PAGE EXTRACT

By: Lindsey Welch, BS, CCLS, CTRS, CIMI
The topic of death is uncomfortable and difficult for so many people. Because of this, children are often shielded from conversations and experiences having to do with death. Caregivers of course, naturally want to protect their children from harmful and scary events throughout their life and this idea of protection comes from a place of love. However, we are often doing children a great disservice by trying to “protect” them from grief instead of walking along side them in their grief. Death spans across the ages, cultures, and world; as much as we try, we cannot escape the inevitable.
As Child Life Specialists, we have the ability to help change the idea that the topic of death is taboo, and children are too young to understand and process grief in a healthy manner. By keeping information from children as a means of protecting them we run the risk of children making up their own stories to understand life events, losing their trust in the information they are given and teaching them it’s more important to hold onto their emotions than to talk about them. Research data has shown open communication between caregiver and child lead to children having increased positive coping and understanding on the topic of death (Christ, 2000; Field, Tzadikario, Pel & Ret, 2014 as cited in Menendez, Hernandez, & Rosengren, 2020). There is a higher risk of children experiencing fear and anxiety regarding death which research has shown may negatively impact children’s reasoning in death (Ellis, Dowrick, & Lloy-Williams, 2013 as cited in Menendez, Hernandez, & Rosengren, 2020). Recognizing the importance of openly talking about death with children is an essential first step, however it’s only the beginning of supporting children through their grief. Included in this blog post is developmental information on how children understand death and what language is appropriate to use when discussing with them.

PROMPT
List the risks that the passage on children and grief says come from keeping information from children to protect them.

DATA ROWS

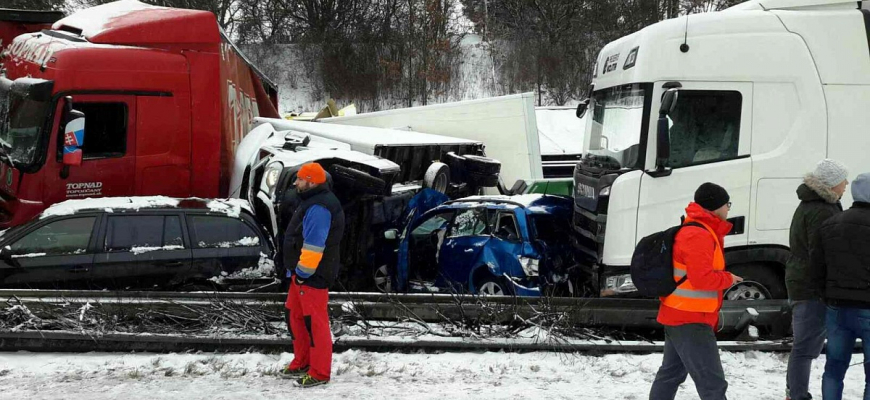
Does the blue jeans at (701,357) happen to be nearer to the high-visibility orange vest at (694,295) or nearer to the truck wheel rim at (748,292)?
the high-visibility orange vest at (694,295)

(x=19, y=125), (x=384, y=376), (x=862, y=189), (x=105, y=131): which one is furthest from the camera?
(x=105, y=131)

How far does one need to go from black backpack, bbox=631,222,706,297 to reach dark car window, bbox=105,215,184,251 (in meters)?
5.26

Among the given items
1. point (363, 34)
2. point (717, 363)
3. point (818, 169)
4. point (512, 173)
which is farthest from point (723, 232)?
point (363, 34)

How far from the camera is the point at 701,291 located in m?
4.40

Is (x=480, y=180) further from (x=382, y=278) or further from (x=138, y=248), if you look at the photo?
(x=138, y=248)

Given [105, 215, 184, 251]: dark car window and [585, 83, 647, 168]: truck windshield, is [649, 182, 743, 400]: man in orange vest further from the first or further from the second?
[105, 215, 184, 251]: dark car window

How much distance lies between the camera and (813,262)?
4953 mm

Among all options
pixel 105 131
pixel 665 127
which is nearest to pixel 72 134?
pixel 105 131

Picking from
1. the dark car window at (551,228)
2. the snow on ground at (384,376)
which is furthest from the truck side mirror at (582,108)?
the snow on ground at (384,376)

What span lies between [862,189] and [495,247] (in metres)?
3.99

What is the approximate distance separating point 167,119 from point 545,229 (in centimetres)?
485

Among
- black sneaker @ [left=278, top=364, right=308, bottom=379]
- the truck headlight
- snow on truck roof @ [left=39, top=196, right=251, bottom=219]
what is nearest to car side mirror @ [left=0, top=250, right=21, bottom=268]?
snow on truck roof @ [left=39, top=196, right=251, bottom=219]

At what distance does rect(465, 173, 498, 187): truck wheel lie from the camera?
12.1m

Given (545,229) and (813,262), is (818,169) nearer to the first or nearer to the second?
(813,262)
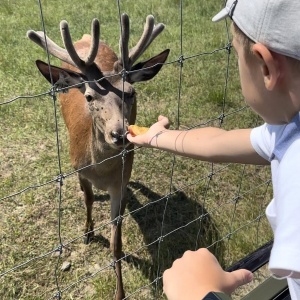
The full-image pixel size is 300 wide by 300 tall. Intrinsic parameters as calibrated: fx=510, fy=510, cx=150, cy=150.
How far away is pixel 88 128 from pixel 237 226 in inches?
45.3

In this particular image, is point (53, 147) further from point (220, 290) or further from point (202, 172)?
point (220, 290)

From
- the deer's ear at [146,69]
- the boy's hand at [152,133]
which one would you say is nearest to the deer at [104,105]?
the deer's ear at [146,69]

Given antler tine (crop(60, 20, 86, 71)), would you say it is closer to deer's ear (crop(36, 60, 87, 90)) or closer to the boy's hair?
deer's ear (crop(36, 60, 87, 90))

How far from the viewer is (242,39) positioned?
114 cm

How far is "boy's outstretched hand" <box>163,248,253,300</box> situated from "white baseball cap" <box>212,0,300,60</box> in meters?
0.53

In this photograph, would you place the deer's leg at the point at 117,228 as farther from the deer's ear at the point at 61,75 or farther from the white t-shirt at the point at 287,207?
the white t-shirt at the point at 287,207

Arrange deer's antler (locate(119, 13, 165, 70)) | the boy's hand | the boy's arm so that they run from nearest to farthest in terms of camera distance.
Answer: the boy's arm < the boy's hand < deer's antler (locate(119, 13, 165, 70))

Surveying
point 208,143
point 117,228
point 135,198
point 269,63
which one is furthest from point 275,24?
point 135,198

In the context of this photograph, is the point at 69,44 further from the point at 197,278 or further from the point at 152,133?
the point at 197,278

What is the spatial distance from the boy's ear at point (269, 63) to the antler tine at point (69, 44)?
1.74 m

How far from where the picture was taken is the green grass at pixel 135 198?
3064 mm

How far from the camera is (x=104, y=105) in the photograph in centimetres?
280

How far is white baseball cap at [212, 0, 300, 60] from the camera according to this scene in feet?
3.35

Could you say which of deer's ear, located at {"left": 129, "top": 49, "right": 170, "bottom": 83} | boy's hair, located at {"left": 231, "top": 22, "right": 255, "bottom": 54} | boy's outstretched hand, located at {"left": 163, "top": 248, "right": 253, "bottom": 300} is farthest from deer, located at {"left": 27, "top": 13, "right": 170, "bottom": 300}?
boy's hair, located at {"left": 231, "top": 22, "right": 255, "bottom": 54}
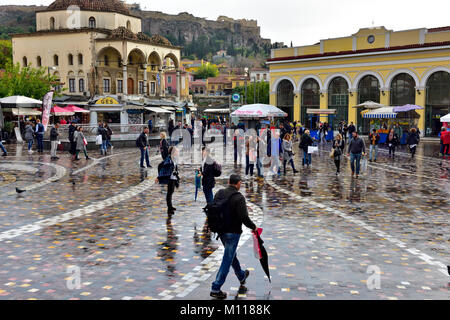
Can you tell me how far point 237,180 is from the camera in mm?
6578

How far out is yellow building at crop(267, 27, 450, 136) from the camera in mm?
40625

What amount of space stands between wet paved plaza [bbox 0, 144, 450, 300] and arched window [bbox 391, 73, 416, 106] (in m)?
27.8

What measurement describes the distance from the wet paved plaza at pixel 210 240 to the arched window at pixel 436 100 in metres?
26.7

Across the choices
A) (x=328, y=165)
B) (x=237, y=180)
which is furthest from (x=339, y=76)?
(x=237, y=180)

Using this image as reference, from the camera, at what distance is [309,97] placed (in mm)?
49844

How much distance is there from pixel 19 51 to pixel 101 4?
11.4m

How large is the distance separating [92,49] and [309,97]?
81.3ft

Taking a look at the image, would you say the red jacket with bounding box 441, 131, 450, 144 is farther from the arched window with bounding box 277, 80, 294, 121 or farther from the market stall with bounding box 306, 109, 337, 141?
the arched window with bounding box 277, 80, 294, 121

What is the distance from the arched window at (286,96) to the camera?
51.6m

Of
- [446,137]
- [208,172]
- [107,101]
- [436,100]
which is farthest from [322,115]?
[208,172]

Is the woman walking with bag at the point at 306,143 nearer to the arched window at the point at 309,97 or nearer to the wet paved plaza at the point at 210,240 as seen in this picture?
the wet paved plaza at the point at 210,240

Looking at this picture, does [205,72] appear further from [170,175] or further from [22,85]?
[170,175]

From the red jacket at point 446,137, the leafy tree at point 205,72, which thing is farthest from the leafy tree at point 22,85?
the leafy tree at point 205,72
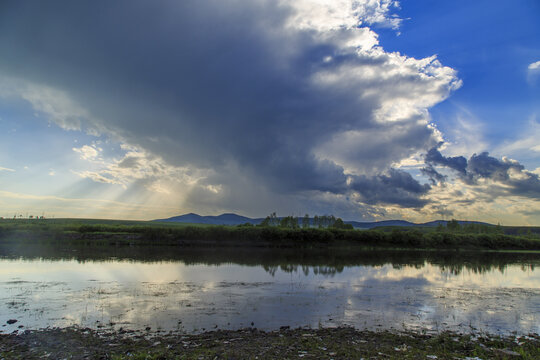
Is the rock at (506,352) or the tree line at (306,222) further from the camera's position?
the tree line at (306,222)

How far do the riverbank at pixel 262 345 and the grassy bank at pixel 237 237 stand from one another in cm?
8458

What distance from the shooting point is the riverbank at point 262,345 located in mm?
11414

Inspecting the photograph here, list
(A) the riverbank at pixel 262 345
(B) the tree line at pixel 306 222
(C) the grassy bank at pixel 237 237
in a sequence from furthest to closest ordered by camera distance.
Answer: (B) the tree line at pixel 306 222
(C) the grassy bank at pixel 237 237
(A) the riverbank at pixel 262 345

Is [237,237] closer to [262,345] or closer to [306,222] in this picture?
[306,222]

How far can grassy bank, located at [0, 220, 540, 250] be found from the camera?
3725 inches

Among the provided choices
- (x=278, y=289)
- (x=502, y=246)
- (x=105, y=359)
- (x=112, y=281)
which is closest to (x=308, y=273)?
(x=278, y=289)

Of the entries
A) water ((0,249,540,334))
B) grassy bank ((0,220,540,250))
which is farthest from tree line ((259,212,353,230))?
water ((0,249,540,334))

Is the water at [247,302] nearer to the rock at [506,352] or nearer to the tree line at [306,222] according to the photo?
the rock at [506,352]

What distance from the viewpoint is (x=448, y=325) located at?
17.9 meters

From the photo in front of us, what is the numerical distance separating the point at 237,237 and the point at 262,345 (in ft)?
309

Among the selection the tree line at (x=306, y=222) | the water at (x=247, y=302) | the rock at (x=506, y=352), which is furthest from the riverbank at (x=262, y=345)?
the tree line at (x=306, y=222)

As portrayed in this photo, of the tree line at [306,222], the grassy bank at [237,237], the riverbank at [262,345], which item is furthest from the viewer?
the tree line at [306,222]

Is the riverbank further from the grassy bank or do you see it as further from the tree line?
the tree line

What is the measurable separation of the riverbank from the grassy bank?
84.6m
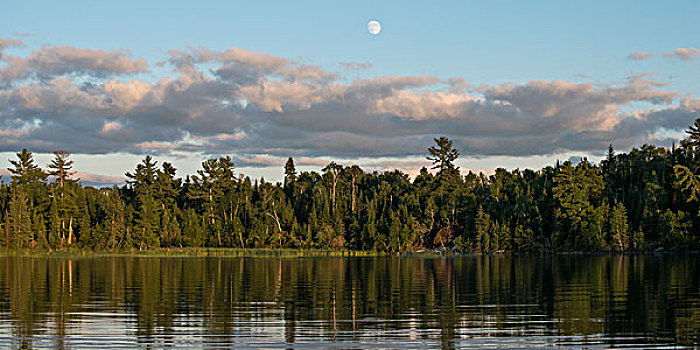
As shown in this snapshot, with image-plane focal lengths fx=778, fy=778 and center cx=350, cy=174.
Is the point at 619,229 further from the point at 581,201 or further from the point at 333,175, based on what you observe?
the point at 333,175

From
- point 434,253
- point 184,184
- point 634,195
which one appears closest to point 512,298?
point 434,253

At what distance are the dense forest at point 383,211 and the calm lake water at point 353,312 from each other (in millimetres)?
66419

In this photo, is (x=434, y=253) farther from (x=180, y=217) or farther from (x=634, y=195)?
Answer: (x=180, y=217)

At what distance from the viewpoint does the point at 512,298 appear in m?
48.9

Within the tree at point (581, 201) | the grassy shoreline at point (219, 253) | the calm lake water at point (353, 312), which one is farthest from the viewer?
the tree at point (581, 201)

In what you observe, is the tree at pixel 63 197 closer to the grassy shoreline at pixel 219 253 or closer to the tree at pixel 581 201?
the grassy shoreline at pixel 219 253

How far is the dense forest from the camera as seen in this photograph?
132 meters

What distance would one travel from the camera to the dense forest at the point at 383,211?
432 feet

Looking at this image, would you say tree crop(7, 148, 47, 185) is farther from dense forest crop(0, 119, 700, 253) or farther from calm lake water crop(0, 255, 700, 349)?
calm lake water crop(0, 255, 700, 349)

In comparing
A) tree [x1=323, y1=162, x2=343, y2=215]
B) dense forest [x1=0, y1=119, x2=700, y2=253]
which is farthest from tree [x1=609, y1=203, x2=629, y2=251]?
tree [x1=323, y1=162, x2=343, y2=215]

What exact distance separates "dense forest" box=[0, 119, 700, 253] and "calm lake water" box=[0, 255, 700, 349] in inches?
2615

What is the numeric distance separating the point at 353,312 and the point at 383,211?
371ft

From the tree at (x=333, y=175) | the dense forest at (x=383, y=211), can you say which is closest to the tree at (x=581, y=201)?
the dense forest at (x=383, y=211)

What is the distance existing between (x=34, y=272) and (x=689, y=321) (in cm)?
6311
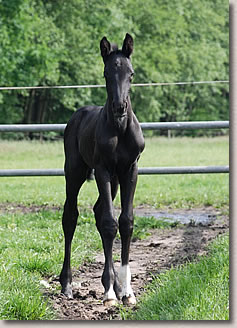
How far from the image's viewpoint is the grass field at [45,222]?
366 centimetres

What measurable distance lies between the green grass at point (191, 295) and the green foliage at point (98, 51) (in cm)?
1799

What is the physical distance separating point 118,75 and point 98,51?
23.9 meters

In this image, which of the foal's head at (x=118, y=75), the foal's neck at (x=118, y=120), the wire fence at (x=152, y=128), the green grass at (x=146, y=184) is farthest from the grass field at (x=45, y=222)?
the foal's head at (x=118, y=75)

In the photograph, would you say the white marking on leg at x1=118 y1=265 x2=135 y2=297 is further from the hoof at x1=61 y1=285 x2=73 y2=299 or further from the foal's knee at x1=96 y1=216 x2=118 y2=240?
the hoof at x1=61 y1=285 x2=73 y2=299

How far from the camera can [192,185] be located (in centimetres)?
1048

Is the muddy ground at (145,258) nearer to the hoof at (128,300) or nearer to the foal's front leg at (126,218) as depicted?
the hoof at (128,300)

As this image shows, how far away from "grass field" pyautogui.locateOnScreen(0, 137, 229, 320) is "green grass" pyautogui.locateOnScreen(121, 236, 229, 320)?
3cm

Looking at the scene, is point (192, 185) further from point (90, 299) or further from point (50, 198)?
point (90, 299)

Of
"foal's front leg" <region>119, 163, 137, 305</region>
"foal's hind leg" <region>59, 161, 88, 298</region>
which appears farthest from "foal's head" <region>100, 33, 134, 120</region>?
"foal's hind leg" <region>59, 161, 88, 298</region>

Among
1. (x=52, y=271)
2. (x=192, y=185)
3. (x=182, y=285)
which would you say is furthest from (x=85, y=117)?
(x=192, y=185)

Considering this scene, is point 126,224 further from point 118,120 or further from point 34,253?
point 34,253

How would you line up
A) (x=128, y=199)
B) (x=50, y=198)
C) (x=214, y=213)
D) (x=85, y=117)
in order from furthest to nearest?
(x=50, y=198), (x=214, y=213), (x=85, y=117), (x=128, y=199)

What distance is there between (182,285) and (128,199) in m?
0.69

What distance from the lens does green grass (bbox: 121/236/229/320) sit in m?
3.06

WRITTEN RESPONSE
- Children making up their own stories to understand life events
- Children losing their trust in the information they are given
- Teaching children it's more important to hold onto their emotions than to talk about them